▸ **TASK TO CARRY OUT**:
Report every line below that carries the word "name".

Extracted records:
★ ★ ★ ★ ★

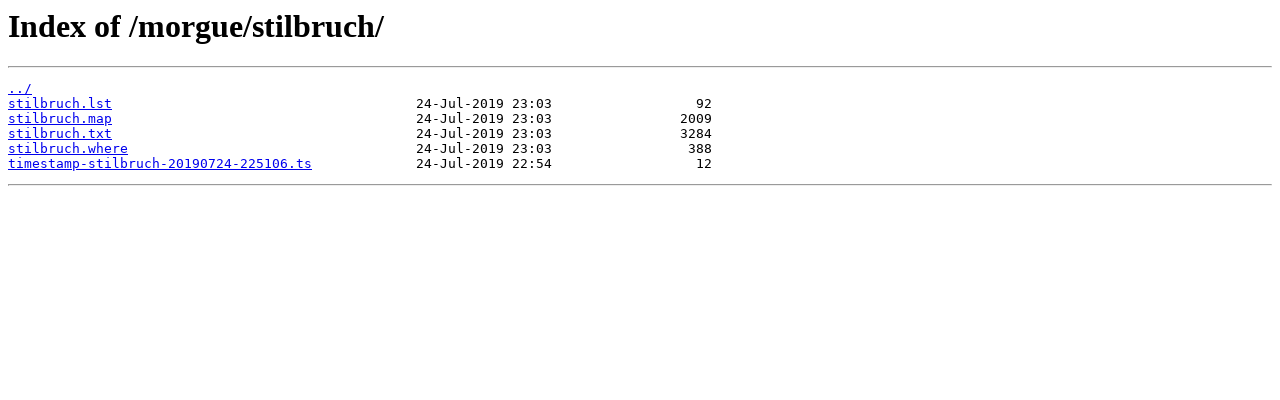

--- FILE ---
content_type: text/html
request_url: https://crawl.tildeverse.org/morgue/stilbruch/
body_size: 197
content:
<html>
<head><title>Index of /morgue/stilbruch/</title></head>
<body>
<h1>Index of /morgue/stilbruch/</h1><hr><pre><a href="../">../</a>
<a href="stilbruch.lst">stilbruch.lst</a>                                      24-Jul-2019 23:03                  92
<a href="stilbruch.map">stilbruch.map</a>                                      24-Jul-2019 23:03                2009
<a href="stilbruch.txt">stilbruch.txt</a>                                      24-Jul-2019 23:03                3284
<a href="stilbruch.where">stilbruch.where</a>                                    24-Jul-2019 23:03                 388
<a href="timestamp-stilbruch-20190724-225106.ts">timestamp-stilbruch-20190724-225106.ts</a>             24-Jul-2019 22:54                  12
</pre><hr></body>
</html>
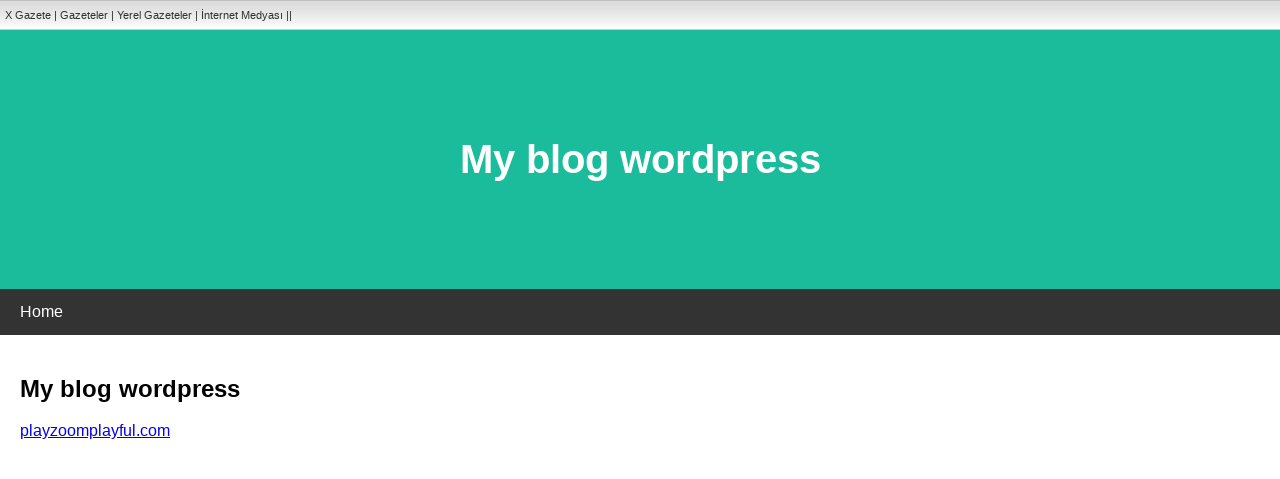

--- FILE ---
content_type: text/html; charset=UTF-8
request_url: https://www.xgazete.com/go.php?url=https://labsbasemarketing.blogspot.com/
body_size: 79
content:
<html>
<head>
<title>X Gazete | Site: https://labsbasemarketing.blogspot.com/</title>
</head>

<frameset rows="30,*" frameborder="no" border="0" framespacing="0">
  <frame src="ust.php?url=https://labsbasemarketing.blogspot.com/" name="frame" scrolling="no" noresize>
  <frame src="https://labsbasemarketing.blogspot.com/" name="main">
</frameset>
<noframes>
<body>
<a href="http://www.xgazete.com">Gazeteler</a>
</body>
</noframes>
</html>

★ ★ ★ ★ ★

▸ **EXPECTED ANSWER**:
  <frame src="ust.php?url=https://labsbasemarketing.blogspot.com/" name="frame" scrolling="no" noresize>
  <frame src="https://labsbasemarketing.blogspot.com/" name="main">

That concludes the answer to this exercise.